Rove 101: The point is get people to look at the image, rather than the actual candidate.
Politics is a realm of words, gestures, and representations. There are no rules, no ethics, and no overseeing body that regulates the veracity or legality of its actions. In many ways, politics exists in a laissez faire (French for “allow to act”) battlefield. What is laissez faire politics, you ask? The predominant goal in laissez faire politics is to undercut the opposing candidate at any cost, and to recast the desired in any light that is most favorable. And this laissez faire politics is currently underway in the current 2008 presidential election. While existent in both Democratic and Republican camps, it is heavily being touted by the Republicans in recent weeks.
One striking example is the current winds of change; most U.S citizens want change in Washington– more so than ever before. The Obama campaign won the Democratic Primary on this platform- a drastic change in policy and actions compared to the current administration. Throughout the Republican Primary candidates were scrambling to address change as well. Rudy Giuliani, Mitt Romney, Mike Huckabee, and John McCain grasped the most attention due to their ability to cast themselves as candidates for change, while remaining supportive of the incumbent Party. In the end, John McCain’s decision to run as a War candidate that is against special interest groups in Washington won him the Republican nomination. As such, McCain had one foot in the ‘change’, and the second foot in the status quo. But after winning the Republican Primary, the McCain campaign realized they needed to challenge the Democrats, who stood as the Change Ticket. To do so required a recasting of John McCain, and what I will term as misdirection for the general public. This was not a first for many people working on the McCain campaign, who have worked in the Bush adminstration (such as the recent addition of Greg Jenkins, who now oversees the stagecraft of the McCain campaign).

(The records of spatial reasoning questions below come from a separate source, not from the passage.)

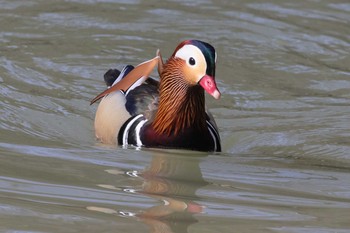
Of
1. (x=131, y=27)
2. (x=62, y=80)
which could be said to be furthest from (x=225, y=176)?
(x=131, y=27)

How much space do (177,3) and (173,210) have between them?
6482 millimetres

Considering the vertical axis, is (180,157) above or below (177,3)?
below

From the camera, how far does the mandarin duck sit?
708 cm

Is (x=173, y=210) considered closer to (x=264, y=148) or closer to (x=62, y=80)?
(x=264, y=148)

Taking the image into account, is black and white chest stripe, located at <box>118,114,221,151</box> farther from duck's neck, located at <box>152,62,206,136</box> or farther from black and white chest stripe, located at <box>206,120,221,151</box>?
duck's neck, located at <box>152,62,206,136</box>

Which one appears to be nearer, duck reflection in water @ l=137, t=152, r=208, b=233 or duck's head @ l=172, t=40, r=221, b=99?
duck reflection in water @ l=137, t=152, r=208, b=233

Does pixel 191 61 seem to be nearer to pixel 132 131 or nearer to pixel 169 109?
pixel 169 109

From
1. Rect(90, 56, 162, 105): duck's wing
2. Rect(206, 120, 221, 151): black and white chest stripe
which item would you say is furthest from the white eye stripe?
Rect(206, 120, 221, 151): black and white chest stripe

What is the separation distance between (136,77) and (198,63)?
82 cm

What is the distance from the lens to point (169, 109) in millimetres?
7418

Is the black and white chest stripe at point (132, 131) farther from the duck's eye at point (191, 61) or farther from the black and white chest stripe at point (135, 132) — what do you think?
the duck's eye at point (191, 61)

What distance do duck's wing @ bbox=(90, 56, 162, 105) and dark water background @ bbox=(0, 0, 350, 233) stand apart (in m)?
0.49

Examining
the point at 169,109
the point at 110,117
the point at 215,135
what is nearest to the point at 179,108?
the point at 169,109

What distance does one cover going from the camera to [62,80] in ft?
30.1
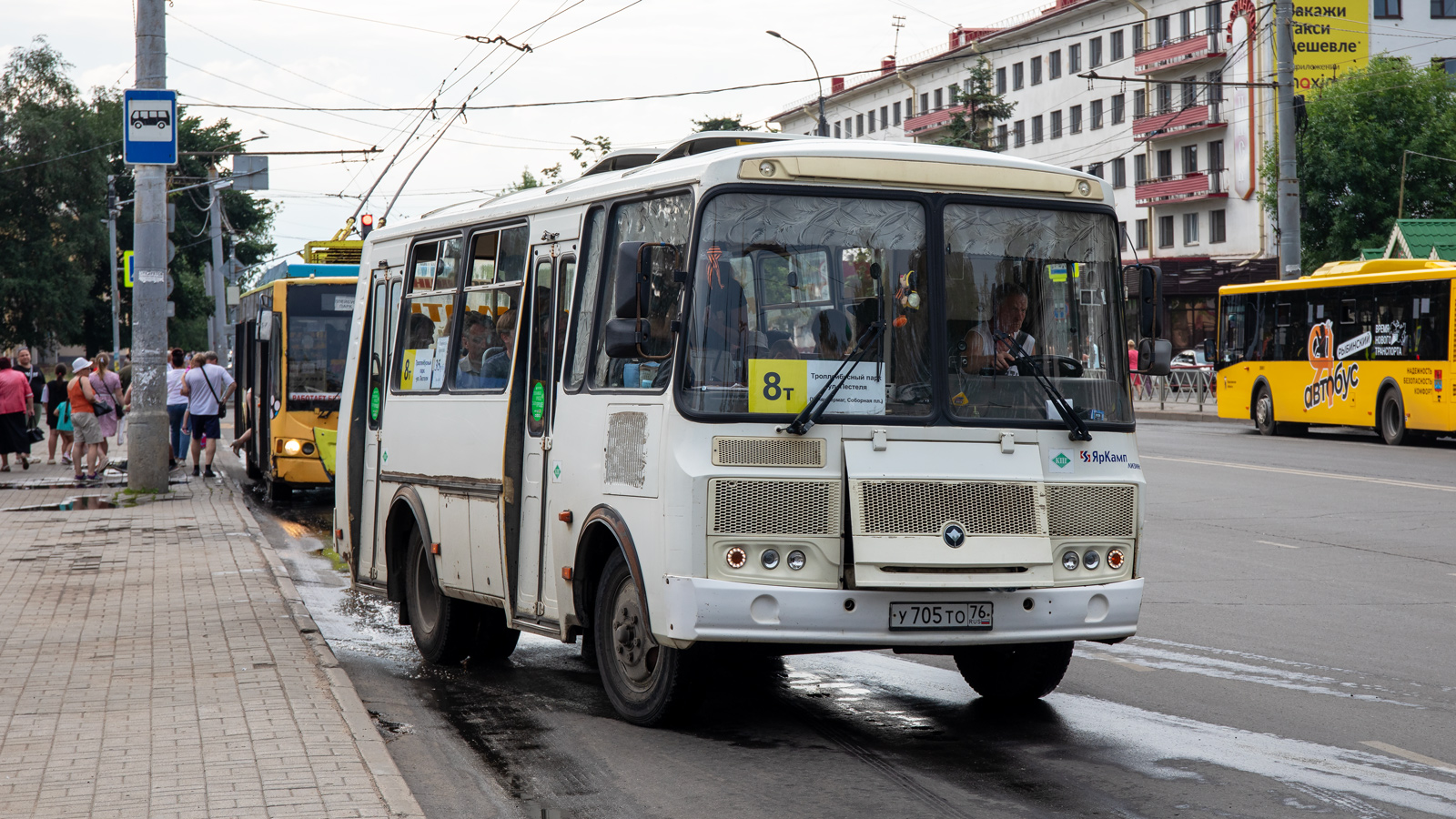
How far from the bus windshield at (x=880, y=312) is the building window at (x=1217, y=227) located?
2447 inches

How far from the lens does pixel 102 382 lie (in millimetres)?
23703

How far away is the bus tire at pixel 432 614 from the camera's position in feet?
29.8

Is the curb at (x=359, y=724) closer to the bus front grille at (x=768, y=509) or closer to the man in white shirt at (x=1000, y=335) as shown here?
the bus front grille at (x=768, y=509)

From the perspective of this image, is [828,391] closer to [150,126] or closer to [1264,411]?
[150,126]

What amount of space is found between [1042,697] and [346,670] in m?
3.88

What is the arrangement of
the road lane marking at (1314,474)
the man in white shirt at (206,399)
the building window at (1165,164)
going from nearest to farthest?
the road lane marking at (1314,474) → the man in white shirt at (206,399) → the building window at (1165,164)

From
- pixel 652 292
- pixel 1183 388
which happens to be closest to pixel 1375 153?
pixel 1183 388

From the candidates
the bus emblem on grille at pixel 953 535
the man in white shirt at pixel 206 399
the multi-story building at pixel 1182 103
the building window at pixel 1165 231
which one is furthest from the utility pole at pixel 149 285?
the building window at pixel 1165 231

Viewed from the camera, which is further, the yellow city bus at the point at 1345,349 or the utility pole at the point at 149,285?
the yellow city bus at the point at 1345,349

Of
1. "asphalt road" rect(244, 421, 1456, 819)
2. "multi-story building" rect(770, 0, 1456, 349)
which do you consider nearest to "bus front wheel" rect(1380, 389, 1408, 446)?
"asphalt road" rect(244, 421, 1456, 819)

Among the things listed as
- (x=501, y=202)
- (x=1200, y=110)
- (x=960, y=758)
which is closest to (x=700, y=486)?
(x=960, y=758)

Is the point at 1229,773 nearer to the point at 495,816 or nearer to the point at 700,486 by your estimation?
the point at 700,486

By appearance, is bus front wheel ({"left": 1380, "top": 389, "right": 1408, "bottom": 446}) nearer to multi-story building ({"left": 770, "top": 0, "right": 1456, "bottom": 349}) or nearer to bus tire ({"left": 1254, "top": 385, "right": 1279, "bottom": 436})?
bus tire ({"left": 1254, "top": 385, "right": 1279, "bottom": 436})

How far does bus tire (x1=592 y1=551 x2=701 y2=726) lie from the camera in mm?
6883
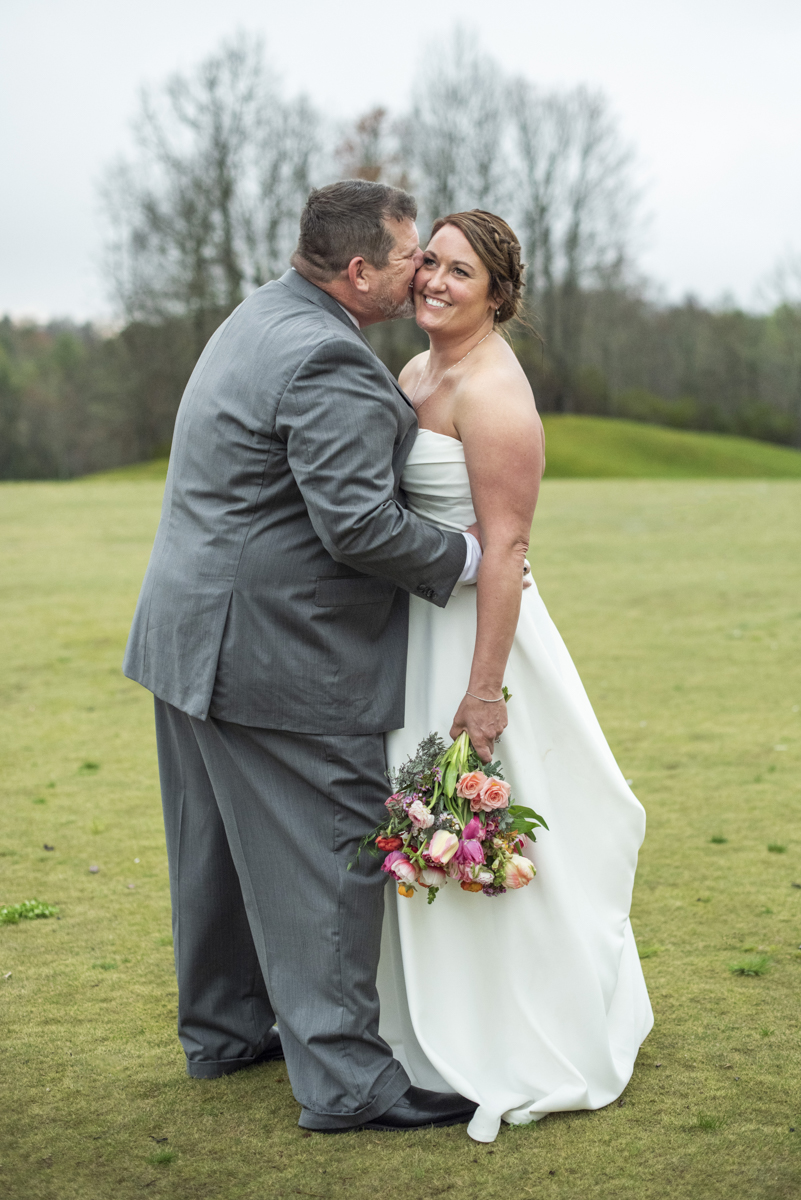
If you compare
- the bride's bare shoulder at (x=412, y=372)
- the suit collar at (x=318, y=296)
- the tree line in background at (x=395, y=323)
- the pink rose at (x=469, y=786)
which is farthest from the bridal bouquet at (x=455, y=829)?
the tree line in background at (x=395, y=323)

In 2004, there was another president who wanted to depict himself as the War candidate that was against special interest groups: George W. Bush. That year the U.S was invested in a contentious war in Iraq, suffering bouts of problems with unemployment and deflation, and a highly unpopular president. To make matters worse, the Democratics had nominated John Kerry, a Vietnam Vet with a strong legislative history in the U.S Senate. The possibility of President George W. Bush becoming re-elected looekd grim. In the 2006 independent documentary So Goes the Nation, James Stern and Adam Del Deo follow Republican and Democratic Party efforts in the state of Ohio. The premise: what happens in Ohio will reflect the overall effect of the country.
This premise was proven correct in 2004; George Bush won in Ohio and, correspondingly, his re-election. But he did not win through policy debates, intellectual prowess, or sheer strength of character. In the end, it was the political methods that cost John Kerry the White House, and allowed Bush his second term. In the documentary reputable workers for both the RNC and DNC talk about the savvy and intelligent moves by the Bush campaign. The Republican Party was able to depict John Kerry as a ‘flip flopper’ and paint this caricature in such a bad light, that Bush’s unpopular moves and decisions were ancillary to it. To demonstrate this tactic, the documentary cuts to a scene in which Bush states that people may not like what he has to say, but at least people know where he stands.
As the clip from the documentary shows, it’s rhetoric that undercut Kerry and sold Bush. When you think about it, there was no substance to it. Bush did not argue why his policies were stronger, he did not talk about his experience being superior. It was a classic case of schoolyard talkdown: you can’t trust this kid, but you can trust me.
According to Real Clear Politics, Barack Obama has held a slight lead over McCain in national polls for the past couple months. It was clear to the McCain campaign that they needed to strengthen his standing in battleground states like Colorado, Ohio and Florida. The Hail Mary move turned out to be his VP pick, Governor Sarah Palin from Alaska. The strategy was simple: strengthen the image of a “change” ticket, appeal to the conservative base, and misdirect the public’s attention. The last tactic has been the most recent tactic found in the media.
People had been focusing on McCain’s rejection of a troubling economy, his pro-war stance, and– in a very ageist light, his eldery state. The McCain campaign’s goal was to reorient everyone’s attention to the young Sarah Palin. To point, it was not Palin’s experience that has benefited McCain the most, but the misdirection she has inadvertently caused (note, Palin has been kept from being interviewed by most of the media since her nomination aside from a short clip in People magazine and a currently divided delay from Oprah). While conservatives salivate over Palin’s Christian fundamentalist values, and Republicans drum up sexist charges against the media, and the media continues to muse about her credentials– whether in sexist or non-sexist ways– the attention has turned away from McCain vs. Obama.
Christian fundamentals are no longer thiking about the “maverick” McCain of old, fiscal conservatives are not thinking about economic issues as topics such as hunting, sexism, and passport remarks fly about. But when the dust settles and the elections have finished, the president will either be John McCain or Barack Obama. The McCain campaign was not able to get people to look at the McCain image, so they came up with something better– have people look at a VP image. Viva la Rove.